Working with Databases in Notebooks

This page explains how to integrate databases into your notebook workflows.

Qdrant

Qdrant is a vector database designed for storing and searching embeddings, making it a powerful tool in machine learning workflows. In a notebook context, it allows you to seamlessly manage collections of vectors generated by LLMs, enabling tasks like semantic search or similarity matching. By integrating Qdrant with LLM outputs, you can build intelligent applications that combine natural language understanding with efficient vector-based retrieval.

Requirements

Before you start, make sure you have the necessary dependencies installed in your notebook environment.

Python - Qdrant SDK

pip install qdrant_client

Listing collections

You can list all collections available in your Qdrant instance.
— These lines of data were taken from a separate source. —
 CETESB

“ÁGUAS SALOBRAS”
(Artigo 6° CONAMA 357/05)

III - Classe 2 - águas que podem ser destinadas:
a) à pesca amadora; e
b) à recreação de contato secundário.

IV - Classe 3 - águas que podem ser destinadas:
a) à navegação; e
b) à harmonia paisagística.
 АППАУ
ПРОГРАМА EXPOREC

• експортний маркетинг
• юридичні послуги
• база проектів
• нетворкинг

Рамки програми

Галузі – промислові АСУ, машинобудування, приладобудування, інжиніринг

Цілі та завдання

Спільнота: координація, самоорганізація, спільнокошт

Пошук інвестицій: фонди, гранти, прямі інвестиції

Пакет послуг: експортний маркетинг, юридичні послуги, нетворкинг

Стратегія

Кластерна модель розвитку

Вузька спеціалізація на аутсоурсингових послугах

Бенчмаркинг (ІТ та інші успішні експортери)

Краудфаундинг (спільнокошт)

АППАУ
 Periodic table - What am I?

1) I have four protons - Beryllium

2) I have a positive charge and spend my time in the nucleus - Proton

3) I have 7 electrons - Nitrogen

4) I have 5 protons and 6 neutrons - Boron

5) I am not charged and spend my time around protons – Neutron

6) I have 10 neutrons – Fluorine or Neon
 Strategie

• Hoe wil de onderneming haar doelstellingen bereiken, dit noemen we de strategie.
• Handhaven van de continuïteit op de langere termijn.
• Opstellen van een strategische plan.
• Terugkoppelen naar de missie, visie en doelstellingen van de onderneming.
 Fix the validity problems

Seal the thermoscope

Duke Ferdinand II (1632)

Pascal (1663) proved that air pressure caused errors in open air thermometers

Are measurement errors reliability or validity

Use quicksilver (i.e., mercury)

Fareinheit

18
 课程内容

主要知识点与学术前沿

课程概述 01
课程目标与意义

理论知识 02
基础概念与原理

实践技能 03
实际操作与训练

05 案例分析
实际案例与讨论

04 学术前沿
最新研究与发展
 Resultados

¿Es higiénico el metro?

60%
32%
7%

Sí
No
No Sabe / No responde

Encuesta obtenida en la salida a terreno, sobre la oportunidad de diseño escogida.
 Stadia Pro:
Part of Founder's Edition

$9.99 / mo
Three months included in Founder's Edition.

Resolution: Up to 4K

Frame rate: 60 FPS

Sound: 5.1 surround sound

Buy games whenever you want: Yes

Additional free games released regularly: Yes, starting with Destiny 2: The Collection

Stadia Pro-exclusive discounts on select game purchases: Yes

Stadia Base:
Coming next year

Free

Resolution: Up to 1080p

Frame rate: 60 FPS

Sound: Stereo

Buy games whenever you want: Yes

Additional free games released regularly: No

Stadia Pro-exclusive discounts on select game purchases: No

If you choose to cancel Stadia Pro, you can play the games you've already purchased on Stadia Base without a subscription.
This is useful to check which datasets are already stored.

from qdrant_client.async_qdrant_client import AsyncQdrantClient
import os

q = AsyncQdrantClient(
    url = os.environ.get("FATHOM_SDK_BASE_URL"),
    check_compatibility = False,
    prefix = os.environ.get("FATHOM_SDK_SERVICE_PATH_VECTOR_DATABASE").rstrip("/"),
    timeout = 30,
    headers = {
        "authorization": os.environ.get("FATHOM_SDK_AUTHORIZATION")
    }
);

all_collections = await q.get_collections()

print(all_collections)

This will return metadata about all collections currently stored in Qdrant.

Creating a collection

You can create a new collection to store vectors. When creating a collection, you need to specify the vector size and distance metric.

from qdrant_client.async_qdrant_client import AsyncQdrantClient
from qdrant_client.http.models import (
    VectorParams
)
import os

q = AsyncQdrantClient(
    url = os.environ.get("FATHOM_SDK_BASE_URL"),
    check_compatibility = False,
    prefix = os.environ.get("FATHOM_SDK_SERVICE_PATH_VECTOR_DATABASE").rstrip("/"),
    timeout = 30,
    headers = {
        "authorization": os.environ.get("FATHOM_SDK_AUTHORIZATION")
    }
);

result = await q.create_collection(
    collection_name="my_collection",
    vectors_config=VectorParams(
        size=128,
        distance="Cosine"
    )
);

print(result)

This example creates a collection named my_collection with vectors of size 128 and cosine similarity as the distance metric.